Yudha tertawa. “Ya, tadi pagi kami mengambilnya di bengkel.”

Nadia bertanya. “Motornya sudah sehat?”

“Iya.”

“Jef, lain kali motormu ajak kompromi dululah,” keluh Gisel.

“Motornya nervous seperti orangnnya,” canda Yudha.

**-**

Di bawah pohon beringin, dua pemuda duduk di atas rumput yang tebal. Daun-daun dahan melindungi dari pantulan sinar matahari, sebuah tempat yang sejuk di sudut sekolah.

“Kompetisi Musik Piano Nasional.”

“Aku sudah mengirim linknya. Kamu cek saja,” kata Jefry.

“Kenapa kamu mengirimkanku?”

“Supaya kamu bisa ikut kompetisi itu,” ucap jefry sambil mengedipkan satu matanya.

“Ini adalah kompetisi tinggi senior pertama.
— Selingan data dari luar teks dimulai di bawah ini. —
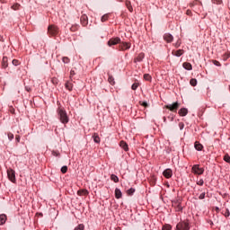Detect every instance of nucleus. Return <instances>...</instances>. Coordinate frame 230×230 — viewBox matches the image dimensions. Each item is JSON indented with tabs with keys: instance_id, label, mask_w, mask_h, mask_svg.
Wrapping results in <instances>:
<instances>
[{
	"instance_id": "1",
	"label": "nucleus",
	"mask_w": 230,
	"mask_h": 230,
	"mask_svg": "<svg viewBox=\"0 0 230 230\" xmlns=\"http://www.w3.org/2000/svg\"><path fill=\"white\" fill-rule=\"evenodd\" d=\"M57 112L58 119L61 121V123H63L64 125L69 123V117H67V112L66 111V110L58 108Z\"/></svg>"
},
{
	"instance_id": "2",
	"label": "nucleus",
	"mask_w": 230,
	"mask_h": 230,
	"mask_svg": "<svg viewBox=\"0 0 230 230\" xmlns=\"http://www.w3.org/2000/svg\"><path fill=\"white\" fill-rule=\"evenodd\" d=\"M164 107L165 109H168V111H171V112H177V111H179V108L181 107V104L178 102H176L172 104H167Z\"/></svg>"
},
{
	"instance_id": "3",
	"label": "nucleus",
	"mask_w": 230,
	"mask_h": 230,
	"mask_svg": "<svg viewBox=\"0 0 230 230\" xmlns=\"http://www.w3.org/2000/svg\"><path fill=\"white\" fill-rule=\"evenodd\" d=\"M176 230H190V222L181 221L177 224Z\"/></svg>"
},
{
	"instance_id": "4",
	"label": "nucleus",
	"mask_w": 230,
	"mask_h": 230,
	"mask_svg": "<svg viewBox=\"0 0 230 230\" xmlns=\"http://www.w3.org/2000/svg\"><path fill=\"white\" fill-rule=\"evenodd\" d=\"M58 33V27L55 26V25H49L48 27V34L50 37H56V35Z\"/></svg>"
},
{
	"instance_id": "5",
	"label": "nucleus",
	"mask_w": 230,
	"mask_h": 230,
	"mask_svg": "<svg viewBox=\"0 0 230 230\" xmlns=\"http://www.w3.org/2000/svg\"><path fill=\"white\" fill-rule=\"evenodd\" d=\"M191 170L195 175H202V173H204V168H200V165L199 164L193 165Z\"/></svg>"
},
{
	"instance_id": "6",
	"label": "nucleus",
	"mask_w": 230,
	"mask_h": 230,
	"mask_svg": "<svg viewBox=\"0 0 230 230\" xmlns=\"http://www.w3.org/2000/svg\"><path fill=\"white\" fill-rule=\"evenodd\" d=\"M7 177L11 182H15V171L13 169H7Z\"/></svg>"
},
{
	"instance_id": "7",
	"label": "nucleus",
	"mask_w": 230,
	"mask_h": 230,
	"mask_svg": "<svg viewBox=\"0 0 230 230\" xmlns=\"http://www.w3.org/2000/svg\"><path fill=\"white\" fill-rule=\"evenodd\" d=\"M121 42V39L119 37L111 38L108 41V46H116V44H119Z\"/></svg>"
},
{
	"instance_id": "8",
	"label": "nucleus",
	"mask_w": 230,
	"mask_h": 230,
	"mask_svg": "<svg viewBox=\"0 0 230 230\" xmlns=\"http://www.w3.org/2000/svg\"><path fill=\"white\" fill-rule=\"evenodd\" d=\"M119 51H125V49H130V43L129 42H122L119 46Z\"/></svg>"
},
{
	"instance_id": "9",
	"label": "nucleus",
	"mask_w": 230,
	"mask_h": 230,
	"mask_svg": "<svg viewBox=\"0 0 230 230\" xmlns=\"http://www.w3.org/2000/svg\"><path fill=\"white\" fill-rule=\"evenodd\" d=\"M163 175L165 177V179H171V177L173 175V172L172 169H166L164 171Z\"/></svg>"
},
{
	"instance_id": "10",
	"label": "nucleus",
	"mask_w": 230,
	"mask_h": 230,
	"mask_svg": "<svg viewBox=\"0 0 230 230\" xmlns=\"http://www.w3.org/2000/svg\"><path fill=\"white\" fill-rule=\"evenodd\" d=\"M81 24L82 26H87V24H89V19L87 18V15L83 14L81 16Z\"/></svg>"
},
{
	"instance_id": "11",
	"label": "nucleus",
	"mask_w": 230,
	"mask_h": 230,
	"mask_svg": "<svg viewBox=\"0 0 230 230\" xmlns=\"http://www.w3.org/2000/svg\"><path fill=\"white\" fill-rule=\"evenodd\" d=\"M164 40L166 41V42H173V36L170 33H165L164 35Z\"/></svg>"
},
{
	"instance_id": "12",
	"label": "nucleus",
	"mask_w": 230,
	"mask_h": 230,
	"mask_svg": "<svg viewBox=\"0 0 230 230\" xmlns=\"http://www.w3.org/2000/svg\"><path fill=\"white\" fill-rule=\"evenodd\" d=\"M172 55L174 57H182V55H184V50L183 49L172 50Z\"/></svg>"
},
{
	"instance_id": "13",
	"label": "nucleus",
	"mask_w": 230,
	"mask_h": 230,
	"mask_svg": "<svg viewBox=\"0 0 230 230\" xmlns=\"http://www.w3.org/2000/svg\"><path fill=\"white\" fill-rule=\"evenodd\" d=\"M119 146H120L121 148H123V150H125V152H128V145L127 144V142L121 140V141L119 142Z\"/></svg>"
},
{
	"instance_id": "14",
	"label": "nucleus",
	"mask_w": 230,
	"mask_h": 230,
	"mask_svg": "<svg viewBox=\"0 0 230 230\" xmlns=\"http://www.w3.org/2000/svg\"><path fill=\"white\" fill-rule=\"evenodd\" d=\"M182 66L184 67V69H187V71H191V69H193L191 63L184 62L182 64Z\"/></svg>"
},
{
	"instance_id": "15",
	"label": "nucleus",
	"mask_w": 230,
	"mask_h": 230,
	"mask_svg": "<svg viewBox=\"0 0 230 230\" xmlns=\"http://www.w3.org/2000/svg\"><path fill=\"white\" fill-rule=\"evenodd\" d=\"M2 67H4V69H6V67H8V58H6V57L3 58Z\"/></svg>"
},
{
	"instance_id": "16",
	"label": "nucleus",
	"mask_w": 230,
	"mask_h": 230,
	"mask_svg": "<svg viewBox=\"0 0 230 230\" xmlns=\"http://www.w3.org/2000/svg\"><path fill=\"white\" fill-rule=\"evenodd\" d=\"M121 197H123V193H121V190L116 188L115 189V198L121 199Z\"/></svg>"
},
{
	"instance_id": "17",
	"label": "nucleus",
	"mask_w": 230,
	"mask_h": 230,
	"mask_svg": "<svg viewBox=\"0 0 230 230\" xmlns=\"http://www.w3.org/2000/svg\"><path fill=\"white\" fill-rule=\"evenodd\" d=\"M143 58H145V53H140L137 55V57L135 58V62H142Z\"/></svg>"
},
{
	"instance_id": "18",
	"label": "nucleus",
	"mask_w": 230,
	"mask_h": 230,
	"mask_svg": "<svg viewBox=\"0 0 230 230\" xmlns=\"http://www.w3.org/2000/svg\"><path fill=\"white\" fill-rule=\"evenodd\" d=\"M108 75H109L108 77L109 84H111V85H115L116 81H114V76H112L111 74H108Z\"/></svg>"
},
{
	"instance_id": "19",
	"label": "nucleus",
	"mask_w": 230,
	"mask_h": 230,
	"mask_svg": "<svg viewBox=\"0 0 230 230\" xmlns=\"http://www.w3.org/2000/svg\"><path fill=\"white\" fill-rule=\"evenodd\" d=\"M178 114L180 116H186L188 114V109L186 108H181L179 111Z\"/></svg>"
},
{
	"instance_id": "20",
	"label": "nucleus",
	"mask_w": 230,
	"mask_h": 230,
	"mask_svg": "<svg viewBox=\"0 0 230 230\" xmlns=\"http://www.w3.org/2000/svg\"><path fill=\"white\" fill-rule=\"evenodd\" d=\"M6 223V215H0V226H3Z\"/></svg>"
},
{
	"instance_id": "21",
	"label": "nucleus",
	"mask_w": 230,
	"mask_h": 230,
	"mask_svg": "<svg viewBox=\"0 0 230 230\" xmlns=\"http://www.w3.org/2000/svg\"><path fill=\"white\" fill-rule=\"evenodd\" d=\"M194 146L199 152H200V150L204 148V146H202V144H200L199 142H195Z\"/></svg>"
},
{
	"instance_id": "22",
	"label": "nucleus",
	"mask_w": 230,
	"mask_h": 230,
	"mask_svg": "<svg viewBox=\"0 0 230 230\" xmlns=\"http://www.w3.org/2000/svg\"><path fill=\"white\" fill-rule=\"evenodd\" d=\"M77 195H79V196L89 195V191H87V190H80L77 191Z\"/></svg>"
},
{
	"instance_id": "23",
	"label": "nucleus",
	"mask_w": 230,
	"mask_h": 230,
	"mask_svg": "<svg viewBox=\"0 0 230 230\" xmlns=\"http://www.w3.org/2000/svg\"><path fill=\"white\" fill-rule=\"evenodd\" d=\"M222 215H224V217H226V218H227V217H230V212L228 208H224L222 210Z\"/></svg>"
},
{
	"instance_id": "24",
	"label": "nucleus",
	"mask_w": 230,
	"mask_h": 230,
	"mask_svg": "<svg viewBox=\"0 0 230 230\" xmlns=\"http://www.w3.org/2000/svg\"><path fill=\"white\" fill-rule=\"evenodd\" d=\"M126 6H127L128 10H129V12L134 11V9L132 8V4H130V1H128V0L126 1Z\"/></svg>"
},
{
	"instance_id": "25",
	"label": "nucleus",
	"mask_w": 230,
	"mask_h": 230,
	"mask_svg": "<svg viewBox=\"0 0 230 230\" xmlns=\"http://www.w3.org/2000/svg\"><path fill=\"white\" fill-rule=\"evenodd\" d=\"M66 89H67L68 91H73V84L70 82H66Z\"/></svg>"
},
{
	"instance_id": "26",
	"label": "nucleus",
	"mask_w": 230,
	"mask_h": 230,
	"mask_svg": "<svg viewBox=\"0 0 230 230\" xmlns=\"http://www.w3.org/2000/svg\"><path fill=\"white\" fill-rule=\"evenodd\" d=\"M111 179L113 182H119V178H118L116 174H111Z\"/></svg>"
},
{
	"instance_id": "27",
	"label": "nucleus",
	"mask_w": 230,
	"mask_h": 230,
	"mask_svg": "<svg viewBox=\"0 0 230 230\" xmlns=\"http://www.w3.org/2000/svg\"><path fill=\"white\" fill-rule=\"evenodd\" d=\"M175 204L177 205V208H176L177 211H182V207L181 206V201L177 200L175 202Z\"/></svg>"
},
{
	"instance_id": "28",
	"label": "nucleus",
	"mask_w": 230,
	"mask_h": 230,
	"mask_svg": "<svg viewBox=\"0 0 230 230\" xmlns=\"http://www.w3.org/2000/svg\"><path fill=\"white\" fill-rule=\"evenodd\" d=\"M101 21H102V22H105L109 21V14L102 15L101 18Z\"/></svg>"
},
{
	"instance_id": "29",
	"label": "nucleus",
	"mask_w": 230,
	"mask_h": 230,
	"mask_svg": "<svg viewBox=\"0 0 230 230\" xmlns=\"http://www.w3.org/2000/svg\"><path fill=\"white\" fill-rule=\"evenodd\" d=\"M144 79L146 80V82H150L152 80V75L149 74H145L144 75Z\"/></svg>"
},
{
	"instance_id": "30",
	"label": "nucleus",
	"mask_w": 230,
	"mask_h": 230,
	"mask_svg": "<svg viewBox=\"0 0 230 230\" xmlns=\"http://www.w3.org/2000/svg\"><path fill=\"white\" fill-rule=\"evenodd\" d=\"M127 193H128V195H134V193H136V189L131 188V189L128 190Z\"/></svg>"
},
{
	"instance_id": "31",
	"label": "nucleus",
	"mask_w": 230,
	"mask_h": 230,
	"mask_svg": "<svg viewBox=\"0 0 230 230\" xmlns=\"http://www.w3.org/2000/svg\"><path fill=\"white\" fill-rule=\"evenodd\" d=\"M190 84L192 85V87H195L197 85V79H190Z\"/></svg>"
},
{
	"instance_id": "32",
	"label": "nucleus",
	"mask_w": 230,
	"mask_h": 230,
	"mask_svg": "<svg viewBox=\"0 0 230 230\" xmlns=\"http://www.w3.org/2000/svg\"><path fill=\"white\" fill-rule=\"evenodd\" d=\"M85 229V226H84V224L78 225L75 230H84Z\"/></svg>"
},
{
	"instance_id": "33",
	"label": "nucleus",
	"mask_w": 230,
	"mask_h": 230,
	"mask_svg": "<svg viewBox=\"0 0 230 230\" xmlns=\"http://www.w3.org/2000/svg\"><path fill=\"white\" fill-rule=\"evenodd\" d=\"M93 141H94V143H100V137H98V135L94 134L93 135Z\"/></svg>"
},
{
	"instance_id": "34",
	"label": "nucleus",
	"mask_w": 230,
	"mask_h": 230,
	"mask_svg": "<svg viewBox=\"0 0 230 230\" xmlns=\"http://www.w3.org/2000/svg\"><path fill=\"white\" fill-rule=\"evenodd\" d=\"M137 87H139V84L134 83V84H132V86H131V89H132L133 91H136V90L137 89Z\"/></svg>"
},
{
	"instance_id": "35",
	"label": "nucleus",
	"mask_w": 230,
	"mask_h": 230,
	"mask_svg": "<svg viewBox=\"0 0 230 230\" xmlns=\"http://www.w3.org/2000/svg\"><path fill=\"white\" fill-rule=\"evenodd\" d=\"M224 161H226V163H228L230 164V156H229V155H226L224 156Z\"/></svg>"
},
{
	"instance_id": "36",
	"label": "nucleus",
	"mask_w": 230,
	"mask_h": 230,
	"mask_svg": "<svg viewBox=\"0 0 230 230\" xmlns=\"http://www.w3.org/2000/svg\"><path fill=\"white\" fill-rule=\"evenodd\" d=\"M13 10H19V8H21V4H14L13 6H12Z\"/></svg>"
},
{
	"instance_id": "37",
	"label": "nucleus",
	"mask_w": 230,
	"mask_h": 230,
	"mask_svg": "<svg viewBox=\"0 0 230 230\" xmlns=\"http://www.w3.org/2000/svg\"><path fill=\"white\" fill-rule=\"evenodd\" d=\"M62 60H63L64 64H69V62H70V59H69V58H67V57H64V58H62Z\"/></svg>"
},
{
	"instance_id": "38",
	"label": "nucleus",
	"mask_w": 230,
	"mask_h": 230,
	"mask_svg": "<svg viewBox=\"0 0 230 230\" xmlns=\"http://www.w3.org/2000/svg\"><path fill=\"white\" fill-rule=\"evenodd\" d=\"M162 230H172V226L165 225V226H163Z\"/></svg>"
},
{
	"instance_id": "39",
	"label": "nucleus",
	"mask_w": 230,
	"mask_h": 230,
	"mask_svg": "<svg viewBox=\"0 0 230 230\" xmlns=\"http://www.w3.org/2000/svg\"><path fill=\"white\" fill-rule=\"evenodd\" d=\"M199 200H204V199H206V192L201 193V194L199 196Z\"/></svg>"
},
{
	"instance_id": "40",
	"label": "nucleus",
	"mask_w": 230,
	"mask_h": 230,
	"mask_svg": "<svg viewBox=\"0 0 230 230\" xmlns=\"http://www.w3.org/2000/svg\"><path fill=\"white\" fill-rule=\"evenodd\" d=\"M12 64H13V66H19V64H21V62H19V60H17V59H13Z\"/></svg>"
},
{
	"instance_id": "41",
	"label": "nucleus",
	"mask_w": 230,
	"mask_h": 230,
	"mask_svg": "<svg viewBox=\"0 0 230 230\" xmlns=\"http://www.w3.org/2000/svg\"><path fill=\"white\" fill-rule=\"evenodd\" d=\"M213 4H222V0H212Z\"/></svg>"
},
{
	"instance_id": "42",
	"label": "nucleus",
	"mask_w": 230,
	"mask_h": 230,
	"mask_svg": "<svg viewBox=\"0 0 230 230\" xmlns=\"http://www.w3.org/2000/svg\"><path fill=\"white\" fill-rule=\"evenodd\" d=\"M61 172L63 173H67V166L64 165L63 167H61Z\"/></svg>"
},
{
	"instance_id": "43",
	"label": "nucleus",
	"mask_w": 230,
	"mask_h": 230,
	"mask_svg": "<svg viewBox=\"0 0 230 230\" xmlns=\"http://www.w3.org/2000/svg\"><path fill=\"white\" fill-rule=\"evenodd\" d=\"M198 186H204V180H199L197 181Z\"/></svg>"
},
{
	"instance_id": "44",
	"label": "nucleus",
	"mask_w": 230,
	"mask_h": 230,
	"mask_svg": "<svg viewBox=\"0 0 230 230\" xmlns=\"http://www.w3.org/2000/svg\"><path fill=\"white\" fill-rule=\"evenodd\" d=\"M7 136H8L9 141H12V139H13V133H8Z\"/></svg>"
},
{
	"instance_id": "45",
	"label": "nucleus",
	"mask_w": 230,
	"mask_h": 230,
	"mask_svg": "<svg viewBox=\"0 0 230 230\" xmlns=\"http://www.w3.org/2000/svg\"><path fill=\"white\" fill-rule=\"evenodd\" d=\"M213 64L214 66H217L218 67H220V62L217 61V60H213Z\"/></svg>"
},
{
	"instance_id": "46",
	"label": "nucleus",
	"mask_w": 230,
	"mask_h": 230,
	"mask_svg": "<svg viewBox=\"0 0 230 230\" xmlns=\"http://www.w3.org/2000/svg\"><path fill=\"white\" fill-rule=\"evenodd\" d=\"M179 128H180V130H182V128H184V123L180 122L179 123Z\"/></svg>"
},
{
	"instance_id": "47",
	"label": "nucleus",
	"mask_w": 230,
	"mask_h": 230,
	"mask_svg": "<svg viewBox=\"0 0 230 230\" xmlns=\"http://www.w3.org/2000/svg\"><path fill=\"white\" fill-rule=\"evenodd\" d=\"M15 140L17 141V143H20V141H21V136L16 135V136H15Z\"/></svg>"
},
{
	"instance_id": "48",
	"label": "nucleus",
	"mask_w": 230,
	"mask_h": 230,
	"mask_svg": "<svg viewBox=\"0 0 230 230\" xmlns=\"http://www.w3.org/2000/svg\"><path fill=\"white\" fill-rule=\"evenodd\" d=\"M52 155H53L54 156H56V157H58V155H60L59 153L55 152V151L52 152Z\"/></svg>"
},
{
	"instance_id": "49",
	"label": "nucleus",
	"mask_w": 230,
	"mask_h": 230,
	"mask_svg": "<svg viewBox=\"0 0 230 230\" xmlns=\"http://www.w3.org/2000/svg\"><path fill=\"white\" fill-rule=\"evenodd\" d=\"M25 90L27 91V93H31V87H30V86H25Z\"/></svg>"
},
{
	"instance_id": "50",
	"label": "nucleus",
	"mask_w": 230,
	"mask_h": 230,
Semua orang menggangapnya serius, beberapa orang sudah mendaftar jauh sebelumnya.”

“Heh? Kamu sudah tahu banyak tentang kompetisi itu?”

“Aku nggak akan berpartisipasi.”

“Justru aku mengirimkan linknya agar kamu juga ikut mendaftar.”

“Meskipun aku belajar piano bertahun-tahun, keterampilanku tetap biasa-biasa saja,” balas Samuel nada pasrah. “Aku nggak bisa bersaing seperti ini.”

“Itu nggak akan menjadi masalah besar, kan?”

“Seharusnya itu masalah....”

“Tidak, ini ide bagus.”

“Bagimu. Bagiku tidak.”

“Sam, aku orang terdepan paling mendukungmu. Kamu tenang saja.”

“Jef, kamu harus tahu. Satu-satunya orang yang tidak bisa kuhadapi di dunia ini adalah Ayahku.”

“Maksudmu? Ayahmu tidak mengizinkanmu.”

“Ya.”

“Nanti aku bantu bicara dengan Ayahmu.”

“Ayahku orangnya sangat keras, tidak mudah menaklukannya.”

“Bukannya aku mau ikut campur. Tapi karna aku merasa kamu mampu melakukannya, jadi aku mendorongmu.”

“Itu sulit bagiku untuk meyakinkan Ayahku.”

“Ayahmu hanya tidak percaya sama kamu.” Jefry melanjutkan dengan satu kalimat bijak. “Orang cenderung percaya hanya hal-hal yang ingin mereka percayai.”

Ketika keduanya sedang berdiskusi tentang kompetisi dan Ayah Samuel. Tiba-tiba didatangi satu siswa berpenampilan sangat rapi. Kaki baju di dalam dengan rim hitam, memakai kacamata bulat bening, rambut tertata rapi bak olesan minyak sawit. Definisi siswa culun di sekolah.

“Hallo.”

Keduanya membalas serentak sapaan'Hallo' dari siswa culun.

“Kamu siapa?”

“Ah maaf. Apa kamu Kak Samuel kelas tiga IPA?”

“Ya. Ada apa?”

“Kenalkan aku Ryan. Aku kelas dua.”

“Um terus, ada perlu apa?”

“Boleh aku mau minta foto Kak Samuel? Maksudku foto bareng,” pintanya jujur.

Samuel menoleh ke Jefry, ia melihat mata kedua pupil Jefry meleleh.

“Sam. Aku nggak nyangka kamu punya penggemar cowok. Sepertinya aku memang kalah dari kamu.”

Samuel berderit mendengar kalimat yang dilontarkan Jefry.

“Kak Sam....”

“Uh Yaa. Bo-boleh.”

Mengikuti permintaan penggemarnya, Samuel pun berswafoto bareng Ryan adik kelasnya. Sesudah itu, Ryan pergi dengan senang hati.

“Sam, aku mau mengatakan sesuatu tapi janji jangan marah.”

“Apa?”

“Awalnya aku pikir kamu guy, sorry. Kamu tahu, kamu terlalu peka dan lembut, tidak hanya ke cewek tapi ke cowok juga,” katanya jujur. “Aku merasakannya, Sam.”

“Jef, maksudmu? Kamu...?”

“Tidak, tidak. Aku normal. Maksudku dirimu.”

“Hah? Ada-ada saja kamu. Bukannya kamu tahu kalau aku naksir cewek.”